External subscriber lists in 2.1
Barry,
In 2.1 when used with external subscriber storage (eg SQL), will the new equivalent of qrunner request and load the entire subscriber DB onto the heap prior to broadcast?
<<Yeah, I'm cheating and being lazy on not checking the source myself>>
Reason: This poses scaling problems for lists with very large numbers of subscribers. I'd suggest paging thru the set in blocks.
ObExcuse: Chap on -users asking about millions of subscribers.
--
J C Lawrence
---------(*) Satan, oscillate my metallic sonatas.
claw@kanga.nu He lived as a devil, eh?
http://www.kanga.nu/~claw/ Evil is a name of a foeman, as I live.
"JCL" == J C Lawrence <claw@kanga.nu> writes:
JCL> In 2.1 when used with external subscriber storage (eg SQL),
JCL> will the new equivalent of qrunner request and load the
JCL> entire subscriber DB onto the heap prior to broadcast?

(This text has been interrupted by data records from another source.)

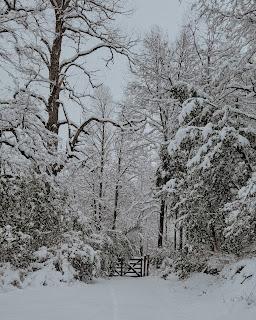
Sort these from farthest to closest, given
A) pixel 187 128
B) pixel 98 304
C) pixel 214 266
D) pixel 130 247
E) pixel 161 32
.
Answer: pixel 161 32, pixel 130 247, pixel 214 266, pixel 187 128, pixel 98 304

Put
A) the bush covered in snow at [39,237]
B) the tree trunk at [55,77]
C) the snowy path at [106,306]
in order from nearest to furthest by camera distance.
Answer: the snowy path at [106,306], the bush covered in snow at [39,237], the tree trunk at [55,77]

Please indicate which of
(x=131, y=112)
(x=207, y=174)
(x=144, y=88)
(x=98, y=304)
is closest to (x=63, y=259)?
(x=98, y=304)

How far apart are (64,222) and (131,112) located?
863 centimetres

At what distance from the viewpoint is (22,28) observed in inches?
384

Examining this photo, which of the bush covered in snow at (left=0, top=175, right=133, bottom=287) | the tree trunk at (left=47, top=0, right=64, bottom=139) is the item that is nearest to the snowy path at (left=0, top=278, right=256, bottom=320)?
the bush covered in snow at (left=0, top=175, right=133, bottom=287)

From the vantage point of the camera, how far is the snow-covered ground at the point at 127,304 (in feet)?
24.7

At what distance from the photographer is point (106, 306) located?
8984mm

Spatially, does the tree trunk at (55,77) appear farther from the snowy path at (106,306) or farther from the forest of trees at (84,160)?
the snowy path at (106,306)

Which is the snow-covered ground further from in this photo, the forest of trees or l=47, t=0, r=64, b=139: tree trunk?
l=47, t=0, r=64, b=139: tree trunk

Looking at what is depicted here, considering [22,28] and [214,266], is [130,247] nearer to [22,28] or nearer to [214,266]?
[214,266]

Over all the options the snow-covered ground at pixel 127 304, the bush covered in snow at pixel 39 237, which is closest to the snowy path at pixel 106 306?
the snow-covered ground at pixel 127 304

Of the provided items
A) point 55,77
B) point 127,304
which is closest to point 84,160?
point 55,77

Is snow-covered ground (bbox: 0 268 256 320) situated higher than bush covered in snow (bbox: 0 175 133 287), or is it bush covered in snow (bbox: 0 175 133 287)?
bush covered in snow (bbox: 0 175 133 287)

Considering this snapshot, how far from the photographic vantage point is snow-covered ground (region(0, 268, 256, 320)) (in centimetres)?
752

That's really up to the implementation of the MemberAdaptor interface for SQL (but fwiw, I'm not aware of such a beast). Mailman's CalcrRecips module loops through all the member addresses in a list comprehension, but all other information is requested a member at a time.
Note that if it was too expensive for getRegularMemberKeys() to return an in-memory list, it could (if you use Python 2.2) return an iterator object that implemented things in a more efficient manner, e.g. by paging through blocks. I believe that any place where we expect a Python sequence (list) we could probably accept an iterator.
JCL> ObExcuse: Chap on -users asking about millions of
JCL> subscribers.
Cool! :)
-Barry
On Sun, 23 Dec 2001, Barry A. Warsaw wrote:
Note that if it was too expensive for getRegularMemberKeys() to return an in-memory list, it could (if you use Python 2.2) return an iterator object that implemented things in a more efficient manner, e.g. by paging through blocks. I believe that any place where we expect a Python sequence (list) we could probably accept an iterator.
Do you know if this is in fact the case? Is this how I should implement it?
(While I've hacked in python fairly regularly, I've not done serious Python development since ~1996, so some of these questions will be fairly basic "How's it work in Python2.2?" ones. Of course, this brings up the question of whether or not it's reasonable to require that--don't we currently only require 2.1.3?)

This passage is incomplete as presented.